BRANO CITATO >>
____________________

Ma poi, ho difficoltà a comprendere cosa mi sia rimasto di quella Stefania, ora che l’ombra della depressione ha tolto la luce alle cose, che ne ha spento ogni entusiasmo, perché una volta che è entrata dentro di te, ti lascia una ferita così profonda, che non resta che una cicatrice spessa nello spirito, così spessa da rivelarsi la più impenetrabile delle corazze. Resisti all’urto delle cose, siano esse positive o negative, ma alla fine, forse era meglio lasciarsi invadere. Credo che dalla depressione non si guarisca mai veramente.

Questo non significa non provare emozioni, arrivano quel tanto giusto da farti apparire una persona normale, ma poi si fermano e non penetrano, non ti scuotono. Guardi gli altri con attenzioni utilitaristiche, non c’è fiducia, né altruismo, puro senso del dovere, puro moto di giustizia. C’è l’idea che tanto poi le tue cose te le dovrai sbrigare da te e la vita è un fardello fatto di sacrificio e fatica.

____________________

RIGHE ELENCATE >>

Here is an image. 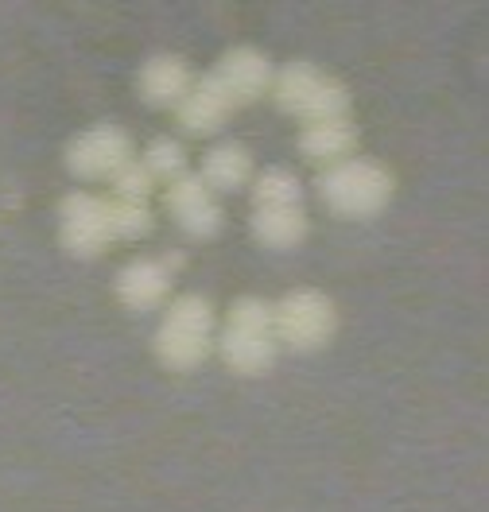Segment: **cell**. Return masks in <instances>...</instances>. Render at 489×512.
Listing matches in <instances>:
<instances>
[{"label": "cell", "instance_id": "6da1fadb", "mask_svg": "<svg viewBox=\"0 0 489 512\" xmlns=\"http://www.w3.org/2000/svg\"><path fill=\"white\" fill-rule=\"evenodd\" d=\"M276 353L280 342L272 330V303H264L261 295H241L222 326V361L241 377H257L272 369Z\"/></svg>", "mask_w": 489, "mask_h": 512}, {"label": "cell", "instance_id": "7a4b0ae2", "mask_svg": "<svg viewBox=\"0 0 489 512\" xmlns=\"http://www.w3.org/2000/svg\"><path fill=\"white\" fill-rule=\"evenodd\" d=\"M253 233L268 249H292L307 237V210H303V187L288 167H268L253 183Z\"/></svg>", "mask_w": 489, "mask_h": 512}, {"label": "cell", "instance_id": "3957f363", "mask_svg": "<svg viewBox=\"0 0 489 512\" xmlns=\"http://www.w3.org/2000/svg\"><path fill=\"white\" fill-rule=\"evenodd\" d=\"M272 94L284 113L299 117L303 125L338 121L350 113V94L338 78H330L315 63H288L280 74H272Z\"/></svg>", "mask_w": 489, "mask_h": 512}, {"label": "cell", "instance_id": "277c9868", "mask_svg": "<svg viewBox=\"0 0 489 512\" xmlns=\"http://www.w3.org/2000/svg\"><path fill=\"white\" fill-rule=\"evenodd\" d=\"M214 307L206 295H183L171 303V311L163 315L160 330H156V357L167 369H195L206 361V353L214 346Z\"/></svg>", "mask_w": 489, "mask_h": 512}, {"label": "cell", "instance_id": "5b68a950", "mask_svg": "<svg viewBox=\"0 0 489 512\" xmlns=\"http://www.w3.org/2000/svg\"><path fill=\"white\" fill-rule=\"evenodd\" d=\"M319 194L342 218H369L392 198V175L377 160H338L323 171Z\"/></svg>", "mask_w": 489, "mask_h": 512}, {"label": "cell", "instance_id": "8992f818", "mask_svg": "<svg viewBox=\"0 0 489 512\" xmlns=\"http://www.w3.org/2000/svg\"><path fill=\"white\" fill-rule=\"evenodd\" d=\"M272 330H276V342L284 350H323L326 342L334 338V330H338V311H334V303L326 299L323 291L295 288L272 307Z\"/></svg>", "mask_w": 489, "mask_h": 512}, {"label": "cell", "instance_id": "52a82bcc", "mask_svg": "<svg viewBox=\"0 0 489 512\" xmlns=\"http://www.w3.org/2000/svg\"><path fill=\"white\" fill-rule=\"evenodd\" d=\"M59 237L74 256H98L105 253L117 237L109 225V206L98 194H66L59 210Z\"/></svg>", "mask_w": 489, "mask_h": 512}, {"label": "cell", "instance_id": "ba28073f", "mask_svg": "<svg viewBox=\"0 0 489 512\" xmlns=\"http://www.w3.org/2000/svg\"><path fill=\"white\" fill-rule=\"evenodd\" d=\"M132 160V140L125 128L117 125H94L74 136V144L66 148V163L74 175L82 179H101V175H117Z\"/></svg>", "mask_w": 489, "mask_h": 512}, {"label": "cell", "instance_id": "9c48e42d", "mask_svg": "<svg viewBox=\"0 0 489 512\" xmlns=\"http://www.w3.org/2000/svg\"><path fill=\"white\" fill-rule=\"evenodd\" d=\"M214 82L226 90V97L233 105H245V101H257L264 90H272V63L268 55L257 47H233L229 55L218 59V66L210 70Z\"/></svg>", "mask_w": 489, "mask_h": 512}, {"label": "cell", "instance_id": "30bf717a", "mask_svg": "<svg viewBox=\"0 0 489 512\" xmlns=\"http://www.w3.org/2000/svg\"><path fill=\"white\" fill-rule=\"evenodd\" d=\"M167 206H171L175 222L183 225L191 237H214L222 229V206L214 202V191L202 183V175L183 171L179 179H171Z\"/></svg>", "mask_w": 489, "mask_h": 512}, {"label": "cell", "instance_id": "8fae6325", "mask_svg": "<svg viewBox=\"0 0 489 512\" xmlns=\"http://www.w3.org/2000/svg\"><path fill=\"white\" fill-rule=\"evenodd\" d=\"M179 256H140L117 272V299L132 311H148L156 307L163 295L171 291Z\"/></svg>", "mask_w": 489, "mask_h": 512}, {"label": "cell", "instance_id": "7c38bea8", "mask_svg": "<svg viewBox=\"0 0 489 512\" xmlns=\"http://www.w3.org/2000/svg\"><path fill=\"white\" fill-rule=\"evenodd\" d=\"M136 86H140V97L148 105H179L183 97L191 94L195 74L179 55H152L148 63L140 66Z\"/></svg>", "mask_w": 489, "mask_h": 512}, {"label": "cell", "instance_id": "4fadbf2b", "mask_svg": "<svg viewBox=\"0 0 489 512\" xmlns=\"http://www.w3.org/2000/svg\"><path fill=\"white\" fill-rule=\"evenodd\" d=\"M233 109L237 105L214 82V74H202L195 86H191V94L179 101V125L187 128V132H214Z\"/></svg>", "mask_w": 489, "mask_h": 512}, {"label": "cell", "instance_id": "5bb4252c", "mask_svg": "<svg viewBox=\"0 0 489 512\" xmlns=\"http://www.w3.org/2000/svg\"><path fill=\"white\" fill-rule=\"evenodd\" d=\"M354 144H358V128L350 125V117L319 121V125H303V132H299V152L315 163L346 160V152H350Z\"/></svg>", "mask_w": 489, "mask_h": 512}, {"label": "cell", "instance_id": "9a60e30c", "mask_svg": "<svg viewBox=\"0 0 489 512\" xmlns=\"http://www.w3.org/2000/svg\"><path fill=\"white\" fill-rule=\"evenodd\" d=\"M253 179V156H249V148H241V144H218V148H210V156H206V167H202V183L214 191H241L245 183Z\"/></svg>", "mask_w": 489, "mask_h": 512}, {"label": "cell", "instance_id": "2e32d148", "mask_svg": "<svg viewBox=\"0 0 489 512\" xmlns=\"http://www.w3.org/2000/svg\"><path fill=\"white\" fill-rule=\"evenodd\" d=\"M109 206V225H113V237H125L136 241L152 229V210L148 202H129V198H105Z\"/></svg>", "mask_w": 489, "mask_h": 512}, {"label": "cell", "instance_id": "e0dca14e", "mask_svg": "<svg viewBox=\"0 0 489 512\" xmlns=\"http://www.w3.org/2000/svg\"><path fill=\"white\" fill-rule=\"evenodd\" d=\"M144 171L152 175V183L156 179H179L183 171H187V156H183V144L179 140H152L148 144V156H144Z\"/></svg>", "mask_w": 489, "mask_h": 512}, {"label": "cell", "instance_id": "ac0fdd59", "mask_svg": "<svg viewBox=\"0 0 489 512\" xmlns=\"http://www.w3.org/2000/svg\"><path fill=\"white\" fill-rule=\"evenodd\" d=\"M152 194V175L144 171V163L129 160L113 175V198H129V202H148Z\"/></svg>", "mask_w": 489, "mask_h": 512}]
</instances>
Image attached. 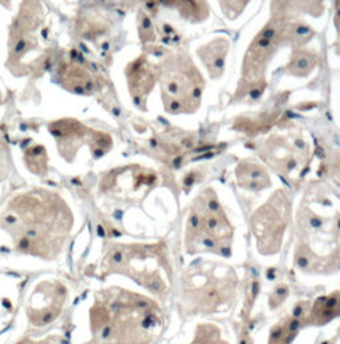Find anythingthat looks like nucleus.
<instances>
[{
  "mask_svg": "<svg viewBox=\"0 0 340 344\" xmlns=\"http://www.w3.org/2000/svg\"><path fill=\"white\" fill-rule=\"evenodd\" d=\"M158 326L153 302L129 291L111 292L92 311V344H149Z\"/></svg>",
  "mask_w": 340,
  "mask_h": 344,
  "instance_id": "obj_1",
  "label": "nucleus"
},
{
  "mask_svg": "<svg viewBox=\"0 0 340 344\" xmlns=\"http://www.w3.org/2000/svg\"><path fill=\"white\" fill-rule=\"evenodd\" d=\"M186 245L190 252L225 254L233 239V227L211 191L195 201L186 225Z\"/></svg>",
  "mask_w": 340,
  "mask_h": 344,
  "instance_id": "obj_2",
  "label": "nucleus"
},
{
  "mask_svg": "<svg viewBox=\"0 0 340 344\" xmlns=\"http://www.w3.org/2000/svg\"><path fill=\"white\" fill-rule=\"evenodd\" d=\"M105 260L108 270L126 274L156 294L168 290L169 268L158 247L116 246Z\"/></svg>",
  "mask_w": 340,
  "mask_h": 344,
  "instance_id": "obj_3",
  "label": "nucleus"
},
{
  "mask_svg": "<svg viewBox=\"0 0 340 344\" xmlns=\"http://www.w3.org/2000/svg\"><path fill=\"white\" fill-rule=\"evenodd\" d=\"M235 279L231 270L213 263L190 268L183 278V296L186 303L199 311H214L234 292Z\"/></svg>",
  "mask_w": 340,
  "mask_h": 344,
  "instance_id": "obj_4",
  "label": "nucleus"
},
{
  "mask_svg": "<svg viewBox=\"0 0 340 344\" xmlns=\"http://www.w3.org/2000/svg\"><path fill=\"white\" fill-rule=\"evenodd\" d=\"M287 223L288 199L283 193H275L252 217V231L259 251L263 254L279 251Z\"/></svg>",
  "mask_w": 340,
  "mask_h": 344,
  "instance_id": "obj_5",
  "label": "nucleus"
},
{
  "mask_svg": "<svg viewBox=\"0 0 340 344\" xmlns=\"http://www.w3.org/2000/svg\"><path fill=\"white\" fill-rule=\"evenodd\" d=\"M238 179L243 188L261 190L270 183L267 173L255 163H243L238 168Z\"/></svg>",
  "mask_w": 340,
  "mask_h": 344,
  "instance_id": "obj_6",
  "label": "nucleus"
},
{
  "mask_svg": "<svg viewBox=\"0 0 340 344\" xmlns=\"http://www.w3.org/2000/svg\"><path fill=\"white\" fill-rule=\"evenodd\" d=\"M338 308H339L338 292H335L332 296H326V298L318 299L311 310L312 322L320 323V324L328 322L334 316L338 315Z\"/></svg>",
  "mask_w": 340,
  "mask_h": 344,
  "instance_id": "obj_7",
  "label": "nucleus"
},
{
  "mask_svg": "<svg viewBox=\"0 0 340 344\" xmlns=\"http://www.w3.org/2000/svg\"><path fill=\"white\" fill-rule=\"evenodd\" d=\"M298 327H299V319L296 318H291L286 320L284 323H281L271 332L268 344H290V342L295 336Z\"/></svg>",
  "mask_w": 340,
  "mask_h": 344,
  "instance_id": "obj_8",
  "label": "nucleus"
},
{
  "mask_svg": "<svg viewBox=\"0 0 340 344\" xmlns=\"http://www.w3.org/2000/svg\"><path fill=\"white\" fill-rule=\"evenodd\" d=\"M191 344H227L219 336V332L213 326L199 327L197 331V336Z\"/></svg>",
  "mask_w": 340,
  "mask_h": 344,
  "instance_id": "obj_9",
  "label": "nucleus"
}]
</instances>
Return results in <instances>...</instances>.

____________________

ESERCIZIO ASSEGNATO 1 >>
Rispondi a queste domande sul brano:
(a) Da che cosa, secondo il brano, non si guarisce mai veramente?
(b) Che cosa resta nello spirito dopo la ferita?
(c) Di che cosa è fatto il fardello della vita?
ESERCIZIO ASSEGNATO 2 >>
Ricopia la parte del brano che comincia con "Questo non significa" e arriva fino a "sacrificio e fatica.".
ESERCIZIO ASSEGNATO 3 >>
Nel brano, nella frase che comincia con "Questo non significa non provare emozioni", elenca tutto quello che si dice che le emozioni fanno o non fanno.
Per rispondere serve soltanto il brano.

RISPOSTA CORRETTA 1 >>
(a) Dalla depressione.
(b) Una cicatrice spessa.
(c) Di sacrificio e fatica.

RISPOSTA CORRETTA 2 >>
Questo non significa non provare emozioni, arrivano quel tanto giusto da farti apparire una persona normale, ma poi si fermano e non penetrano, non ti scuotono. Guardi gli altri con attenzioni utilitaristiche, non c’è fiducia, né altruismo, puro senso del dovere, puro moto di giustizia. C’è l’idea che tanto poi le tue cose te le dovrai sbrigare da te e la vita è un fardello fatto di sacrificio e fatica.

RISPOSTA CORRETTA 3 >>
- arrivano quel tanto giusto da farti apparire una persona normale
- si fermano
- non penetrano
- non ti scuotono